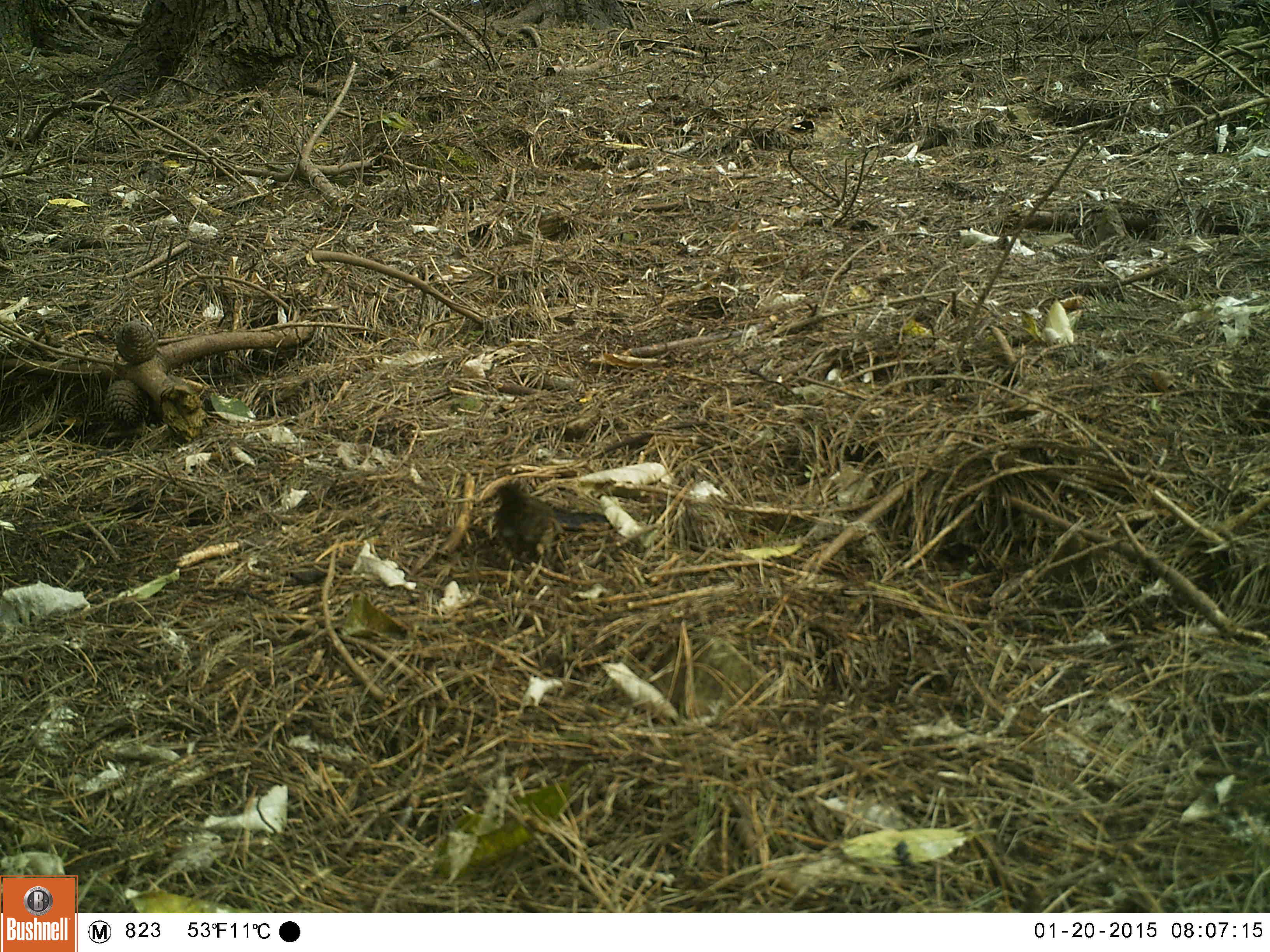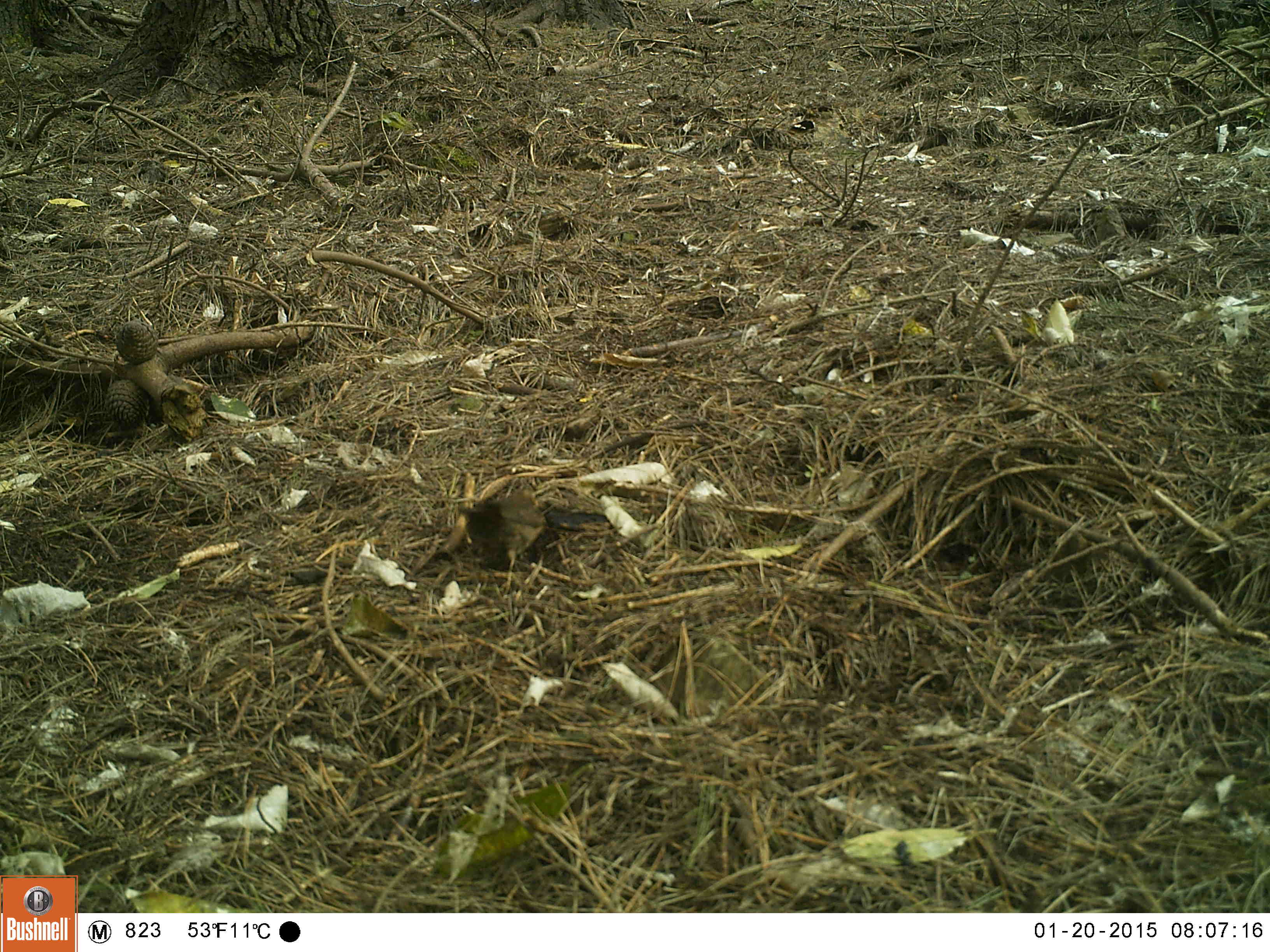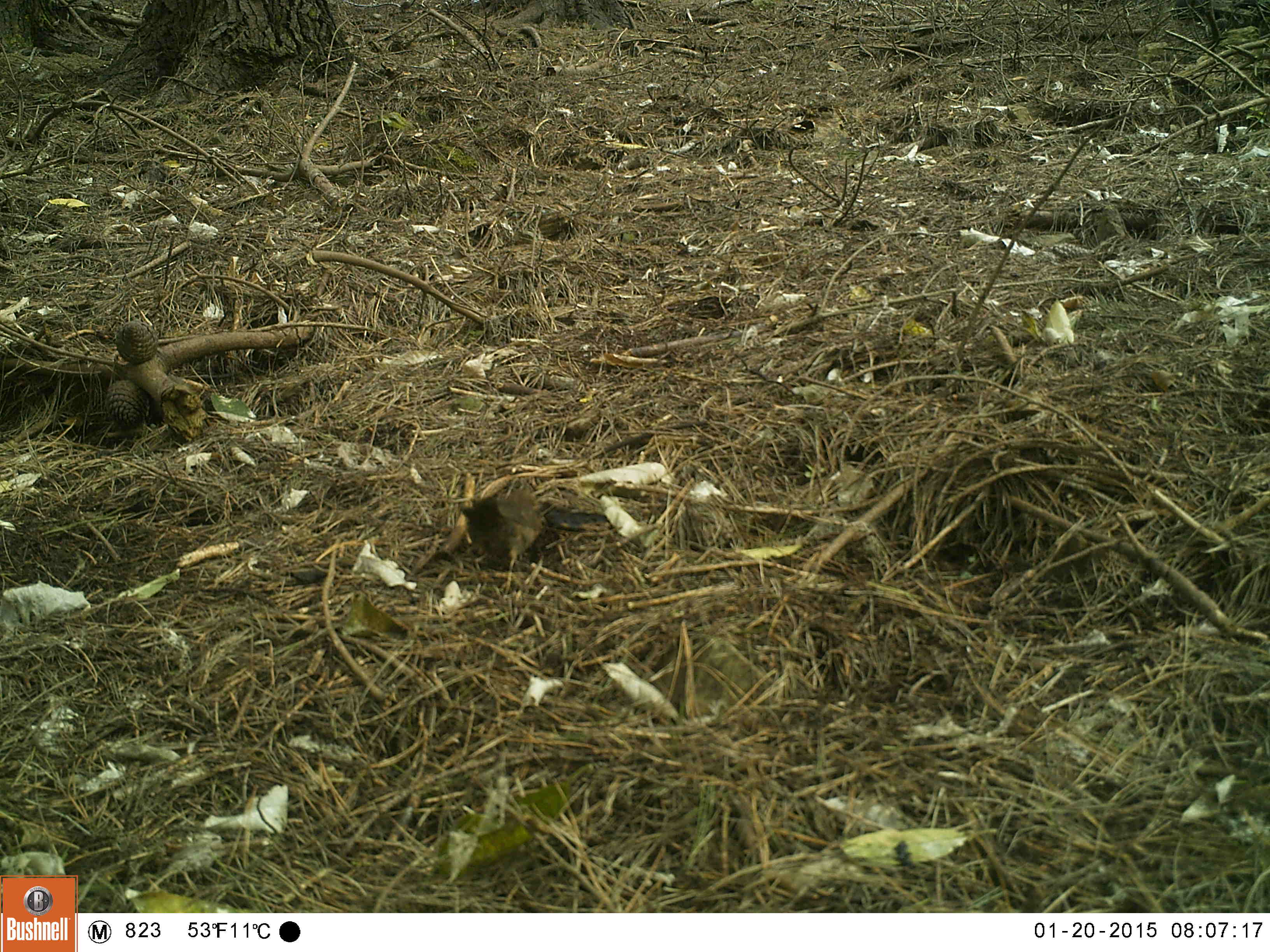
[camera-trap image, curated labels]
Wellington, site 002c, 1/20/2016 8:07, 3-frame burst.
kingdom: Animalia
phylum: Chordata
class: Aves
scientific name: Aves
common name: bird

━━━

Activity:
Exact copy, no images: rewrite the entire listing above.

Result below:
[camera-trap image, curated labels]
Wellington, site 002c, 1/20/2016 8:07, 3-frame burst.
kingdom: Animalia
phylum: Chordata
class: Aves
scientific name: Aves
common name: bird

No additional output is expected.